Бактериальная металлопротеаза ЕСР32/гримелизин ограниченно расщепляет актин в единственном сайте между Gly42 и Val43 (Khaitlina et al., 1991), протеолиз актина приводит к обратимому сдвигу равновесия в растворе в сторону образования G-актина. При исследовании свойств этой протеазы было показано, что непатогенные бактерии-продуценты протеазы ЕСР32/гримелизин S. grimesii способны проникать в клетки эукариот и вызывать реорганизацию их цитоскелета (Efremova et al., 2001, Bozhokina et al., 2008). Бактерии рода Serratia являются факультативными патогенами, часто вызывающими больничные инфекции, механизм которых неизвестен. Поэтому обнаружение еще в одном виде Serratia, S. proteamaculans 94, металлопротеазы протеализин, отличающейся от ЕСР32/гримелизина на 8 аминокислотных замен (Demidyuk et al., 2006; Bozhokina et al., 2008), поставило вопрос о субстратной специфичности протеализина и его функциях в бактериях-продуцентах.

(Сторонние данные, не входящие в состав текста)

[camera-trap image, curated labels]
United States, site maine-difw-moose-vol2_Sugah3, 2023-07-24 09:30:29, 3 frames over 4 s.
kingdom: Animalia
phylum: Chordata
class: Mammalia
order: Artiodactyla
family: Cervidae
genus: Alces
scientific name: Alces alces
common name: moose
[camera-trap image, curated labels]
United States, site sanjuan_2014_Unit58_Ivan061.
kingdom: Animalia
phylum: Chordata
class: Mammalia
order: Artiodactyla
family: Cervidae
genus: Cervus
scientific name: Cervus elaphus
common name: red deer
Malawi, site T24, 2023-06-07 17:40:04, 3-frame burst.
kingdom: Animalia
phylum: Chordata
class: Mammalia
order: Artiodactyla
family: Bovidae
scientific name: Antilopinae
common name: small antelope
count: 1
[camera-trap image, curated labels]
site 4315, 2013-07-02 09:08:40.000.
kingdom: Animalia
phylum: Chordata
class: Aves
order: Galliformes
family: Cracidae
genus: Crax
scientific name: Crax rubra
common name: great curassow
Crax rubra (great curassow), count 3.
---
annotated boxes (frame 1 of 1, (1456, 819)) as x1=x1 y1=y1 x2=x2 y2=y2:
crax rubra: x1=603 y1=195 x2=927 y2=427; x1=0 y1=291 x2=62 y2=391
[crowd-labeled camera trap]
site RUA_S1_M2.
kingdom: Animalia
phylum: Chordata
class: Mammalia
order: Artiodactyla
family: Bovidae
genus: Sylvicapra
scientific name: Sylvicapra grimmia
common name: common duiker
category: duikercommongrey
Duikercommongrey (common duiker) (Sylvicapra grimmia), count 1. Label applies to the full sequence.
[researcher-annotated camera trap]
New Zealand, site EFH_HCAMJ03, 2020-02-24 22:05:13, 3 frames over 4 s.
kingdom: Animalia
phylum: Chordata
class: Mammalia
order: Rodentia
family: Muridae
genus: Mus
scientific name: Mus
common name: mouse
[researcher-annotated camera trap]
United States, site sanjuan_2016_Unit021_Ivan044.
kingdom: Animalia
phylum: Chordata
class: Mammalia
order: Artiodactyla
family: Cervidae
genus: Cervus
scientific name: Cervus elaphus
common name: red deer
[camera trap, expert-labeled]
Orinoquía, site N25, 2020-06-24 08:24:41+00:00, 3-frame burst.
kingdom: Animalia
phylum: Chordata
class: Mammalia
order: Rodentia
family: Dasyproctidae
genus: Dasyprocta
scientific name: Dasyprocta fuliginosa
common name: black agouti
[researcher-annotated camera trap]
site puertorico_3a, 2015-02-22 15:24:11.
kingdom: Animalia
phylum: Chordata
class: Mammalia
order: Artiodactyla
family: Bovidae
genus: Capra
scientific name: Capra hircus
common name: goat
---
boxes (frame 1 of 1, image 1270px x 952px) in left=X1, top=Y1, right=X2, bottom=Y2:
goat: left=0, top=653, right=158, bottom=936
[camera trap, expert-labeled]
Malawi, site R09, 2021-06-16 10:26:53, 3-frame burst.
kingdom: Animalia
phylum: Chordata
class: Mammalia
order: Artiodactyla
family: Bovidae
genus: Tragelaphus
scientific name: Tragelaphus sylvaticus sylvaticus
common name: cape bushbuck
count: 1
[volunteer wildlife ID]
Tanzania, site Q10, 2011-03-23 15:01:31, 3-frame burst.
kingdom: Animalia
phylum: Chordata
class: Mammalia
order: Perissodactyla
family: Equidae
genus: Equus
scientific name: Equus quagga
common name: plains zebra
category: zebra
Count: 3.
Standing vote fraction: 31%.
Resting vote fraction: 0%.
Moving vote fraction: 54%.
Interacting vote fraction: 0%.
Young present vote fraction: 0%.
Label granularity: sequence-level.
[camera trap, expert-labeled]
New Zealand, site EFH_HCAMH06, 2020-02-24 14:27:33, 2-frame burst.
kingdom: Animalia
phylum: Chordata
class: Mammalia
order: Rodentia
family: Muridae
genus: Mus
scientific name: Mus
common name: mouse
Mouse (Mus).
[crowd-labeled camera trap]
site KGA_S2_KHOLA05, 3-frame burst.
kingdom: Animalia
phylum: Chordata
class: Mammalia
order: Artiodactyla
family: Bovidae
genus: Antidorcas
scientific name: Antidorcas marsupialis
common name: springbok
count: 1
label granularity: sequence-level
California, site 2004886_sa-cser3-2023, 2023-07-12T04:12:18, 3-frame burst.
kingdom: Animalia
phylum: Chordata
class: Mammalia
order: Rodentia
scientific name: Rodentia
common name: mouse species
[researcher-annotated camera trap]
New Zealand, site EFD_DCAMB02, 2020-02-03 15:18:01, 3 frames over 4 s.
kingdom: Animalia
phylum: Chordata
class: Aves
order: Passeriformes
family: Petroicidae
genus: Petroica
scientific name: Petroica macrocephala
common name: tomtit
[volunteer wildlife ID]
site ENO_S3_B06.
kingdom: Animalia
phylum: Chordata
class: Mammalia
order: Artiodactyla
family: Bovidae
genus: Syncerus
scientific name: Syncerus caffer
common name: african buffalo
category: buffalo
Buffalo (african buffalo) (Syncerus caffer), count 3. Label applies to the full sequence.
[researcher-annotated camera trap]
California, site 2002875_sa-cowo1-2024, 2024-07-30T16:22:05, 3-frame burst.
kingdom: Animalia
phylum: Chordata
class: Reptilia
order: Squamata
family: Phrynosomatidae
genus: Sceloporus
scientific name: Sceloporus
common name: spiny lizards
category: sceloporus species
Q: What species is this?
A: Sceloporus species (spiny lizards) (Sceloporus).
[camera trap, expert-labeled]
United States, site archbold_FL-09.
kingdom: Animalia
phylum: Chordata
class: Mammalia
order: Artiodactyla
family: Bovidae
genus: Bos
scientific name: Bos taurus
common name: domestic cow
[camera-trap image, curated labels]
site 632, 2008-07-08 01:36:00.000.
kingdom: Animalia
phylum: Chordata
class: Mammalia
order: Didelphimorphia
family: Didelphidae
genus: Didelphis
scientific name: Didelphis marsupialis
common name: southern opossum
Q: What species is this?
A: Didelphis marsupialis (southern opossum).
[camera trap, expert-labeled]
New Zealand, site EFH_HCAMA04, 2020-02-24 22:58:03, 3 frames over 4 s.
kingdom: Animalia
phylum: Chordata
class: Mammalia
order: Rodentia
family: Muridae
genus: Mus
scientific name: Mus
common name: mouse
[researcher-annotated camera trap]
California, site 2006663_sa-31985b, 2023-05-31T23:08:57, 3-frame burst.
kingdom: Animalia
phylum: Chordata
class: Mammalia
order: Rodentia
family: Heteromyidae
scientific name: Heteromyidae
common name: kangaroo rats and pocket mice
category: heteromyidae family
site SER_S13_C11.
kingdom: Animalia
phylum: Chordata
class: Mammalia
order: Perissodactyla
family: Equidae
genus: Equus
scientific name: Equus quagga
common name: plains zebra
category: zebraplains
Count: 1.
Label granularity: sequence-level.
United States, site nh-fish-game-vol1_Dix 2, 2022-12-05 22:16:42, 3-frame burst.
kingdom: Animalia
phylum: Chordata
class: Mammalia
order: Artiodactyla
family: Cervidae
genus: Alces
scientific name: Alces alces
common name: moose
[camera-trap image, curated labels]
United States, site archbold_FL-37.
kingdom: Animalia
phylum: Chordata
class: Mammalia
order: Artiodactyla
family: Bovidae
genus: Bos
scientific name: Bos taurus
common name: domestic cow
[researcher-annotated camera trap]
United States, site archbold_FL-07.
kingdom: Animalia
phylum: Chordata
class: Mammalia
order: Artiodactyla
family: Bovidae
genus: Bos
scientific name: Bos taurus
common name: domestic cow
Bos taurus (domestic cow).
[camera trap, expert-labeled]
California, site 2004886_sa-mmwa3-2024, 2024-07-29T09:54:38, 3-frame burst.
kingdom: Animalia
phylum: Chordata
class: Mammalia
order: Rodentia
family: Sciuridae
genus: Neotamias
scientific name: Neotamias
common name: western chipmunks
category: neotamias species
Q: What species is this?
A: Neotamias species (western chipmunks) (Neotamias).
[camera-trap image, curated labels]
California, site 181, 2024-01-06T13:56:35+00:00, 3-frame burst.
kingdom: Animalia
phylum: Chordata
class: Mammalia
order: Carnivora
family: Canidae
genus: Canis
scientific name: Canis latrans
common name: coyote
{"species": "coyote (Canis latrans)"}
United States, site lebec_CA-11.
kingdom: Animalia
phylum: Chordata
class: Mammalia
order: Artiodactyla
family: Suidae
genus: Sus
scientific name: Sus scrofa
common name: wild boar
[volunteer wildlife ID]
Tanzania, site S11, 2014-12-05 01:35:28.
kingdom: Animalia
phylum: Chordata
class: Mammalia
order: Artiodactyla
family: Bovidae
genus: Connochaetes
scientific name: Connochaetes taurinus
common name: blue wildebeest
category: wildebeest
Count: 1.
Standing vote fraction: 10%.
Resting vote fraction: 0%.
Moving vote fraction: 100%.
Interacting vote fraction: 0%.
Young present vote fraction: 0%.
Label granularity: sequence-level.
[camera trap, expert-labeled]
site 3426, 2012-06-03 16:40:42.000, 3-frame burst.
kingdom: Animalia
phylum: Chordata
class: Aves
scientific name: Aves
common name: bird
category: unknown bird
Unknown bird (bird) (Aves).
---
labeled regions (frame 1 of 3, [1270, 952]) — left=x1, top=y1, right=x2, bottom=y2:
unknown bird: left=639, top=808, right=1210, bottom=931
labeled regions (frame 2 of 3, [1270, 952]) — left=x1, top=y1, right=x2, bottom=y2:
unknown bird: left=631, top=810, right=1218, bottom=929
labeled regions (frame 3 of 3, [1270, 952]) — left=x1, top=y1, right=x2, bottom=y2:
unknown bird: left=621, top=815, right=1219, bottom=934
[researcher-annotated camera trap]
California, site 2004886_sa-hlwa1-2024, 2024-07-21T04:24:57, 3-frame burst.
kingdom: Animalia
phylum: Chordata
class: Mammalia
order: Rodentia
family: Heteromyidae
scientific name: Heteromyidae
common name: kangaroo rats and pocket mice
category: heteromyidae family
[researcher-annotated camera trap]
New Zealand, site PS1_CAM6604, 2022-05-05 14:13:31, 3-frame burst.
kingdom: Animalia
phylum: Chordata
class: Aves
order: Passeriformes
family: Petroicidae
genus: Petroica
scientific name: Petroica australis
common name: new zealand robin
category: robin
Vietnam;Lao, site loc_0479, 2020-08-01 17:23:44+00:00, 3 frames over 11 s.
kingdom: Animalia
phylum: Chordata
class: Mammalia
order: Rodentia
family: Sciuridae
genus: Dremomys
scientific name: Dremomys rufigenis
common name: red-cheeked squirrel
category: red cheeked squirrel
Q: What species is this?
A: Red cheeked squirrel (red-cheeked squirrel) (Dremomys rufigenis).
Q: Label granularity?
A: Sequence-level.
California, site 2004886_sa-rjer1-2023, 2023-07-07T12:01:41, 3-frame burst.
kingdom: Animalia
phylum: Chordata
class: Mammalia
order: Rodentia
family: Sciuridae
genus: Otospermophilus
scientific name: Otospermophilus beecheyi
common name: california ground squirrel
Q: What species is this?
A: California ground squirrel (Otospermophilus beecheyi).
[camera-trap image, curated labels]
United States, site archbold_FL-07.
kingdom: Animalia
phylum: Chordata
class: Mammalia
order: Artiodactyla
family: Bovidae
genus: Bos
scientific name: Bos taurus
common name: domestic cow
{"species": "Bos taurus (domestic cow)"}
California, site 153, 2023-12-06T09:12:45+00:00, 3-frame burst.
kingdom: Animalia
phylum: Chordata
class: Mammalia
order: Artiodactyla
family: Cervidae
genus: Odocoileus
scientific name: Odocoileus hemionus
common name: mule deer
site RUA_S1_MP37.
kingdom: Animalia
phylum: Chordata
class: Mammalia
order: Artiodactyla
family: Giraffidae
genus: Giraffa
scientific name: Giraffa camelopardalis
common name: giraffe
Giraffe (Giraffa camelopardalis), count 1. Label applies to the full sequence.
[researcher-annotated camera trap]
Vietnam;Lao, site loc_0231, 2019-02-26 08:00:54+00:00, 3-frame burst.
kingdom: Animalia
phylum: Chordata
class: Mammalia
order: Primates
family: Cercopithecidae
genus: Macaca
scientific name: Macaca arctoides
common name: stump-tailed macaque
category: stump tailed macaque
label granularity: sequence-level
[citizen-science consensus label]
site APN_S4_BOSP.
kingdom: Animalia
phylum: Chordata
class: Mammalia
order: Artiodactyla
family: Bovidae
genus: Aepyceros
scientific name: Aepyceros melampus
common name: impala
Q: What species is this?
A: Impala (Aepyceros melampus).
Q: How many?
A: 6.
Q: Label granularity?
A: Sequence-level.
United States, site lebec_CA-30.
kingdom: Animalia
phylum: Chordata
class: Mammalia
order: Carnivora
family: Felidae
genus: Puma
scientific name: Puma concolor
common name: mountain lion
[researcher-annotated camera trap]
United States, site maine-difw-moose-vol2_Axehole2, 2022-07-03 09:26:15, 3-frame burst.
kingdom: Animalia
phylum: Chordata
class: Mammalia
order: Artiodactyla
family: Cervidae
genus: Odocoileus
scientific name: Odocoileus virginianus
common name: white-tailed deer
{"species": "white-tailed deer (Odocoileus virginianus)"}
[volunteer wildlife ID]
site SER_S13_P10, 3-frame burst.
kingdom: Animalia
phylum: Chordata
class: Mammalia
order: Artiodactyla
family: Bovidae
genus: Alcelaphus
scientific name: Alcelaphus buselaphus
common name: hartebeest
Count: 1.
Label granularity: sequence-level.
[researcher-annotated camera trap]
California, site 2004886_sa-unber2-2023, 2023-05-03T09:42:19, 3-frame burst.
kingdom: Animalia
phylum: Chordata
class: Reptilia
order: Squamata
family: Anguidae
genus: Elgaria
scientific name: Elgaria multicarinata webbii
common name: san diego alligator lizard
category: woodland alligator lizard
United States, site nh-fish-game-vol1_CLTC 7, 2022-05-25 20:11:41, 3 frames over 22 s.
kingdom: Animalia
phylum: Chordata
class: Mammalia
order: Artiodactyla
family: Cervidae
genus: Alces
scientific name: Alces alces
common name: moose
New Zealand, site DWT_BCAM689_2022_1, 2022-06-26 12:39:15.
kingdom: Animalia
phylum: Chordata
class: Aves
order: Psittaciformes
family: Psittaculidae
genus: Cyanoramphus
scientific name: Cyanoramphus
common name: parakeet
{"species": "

Оказалось, что бактерии S. proteamaculans способны проникать в клетки эукариот, но только на поздней стационарной стадии роста. При этом появление инвазивной активности совпадает с появлением активного протеализина в бактериальных экстрактах. Более того, неинвазивные бактерии Е. coli приобретали способность проникать в клетки эукариот после трансформации плазмидой, несущей ген протеализина. Для инвазии рекомбинантных Е. coli, продуцентов протеализина, достаточно даже синтеза мутантного протеализина с точечной мутацией в активном центре, который слабо расщепляет актин.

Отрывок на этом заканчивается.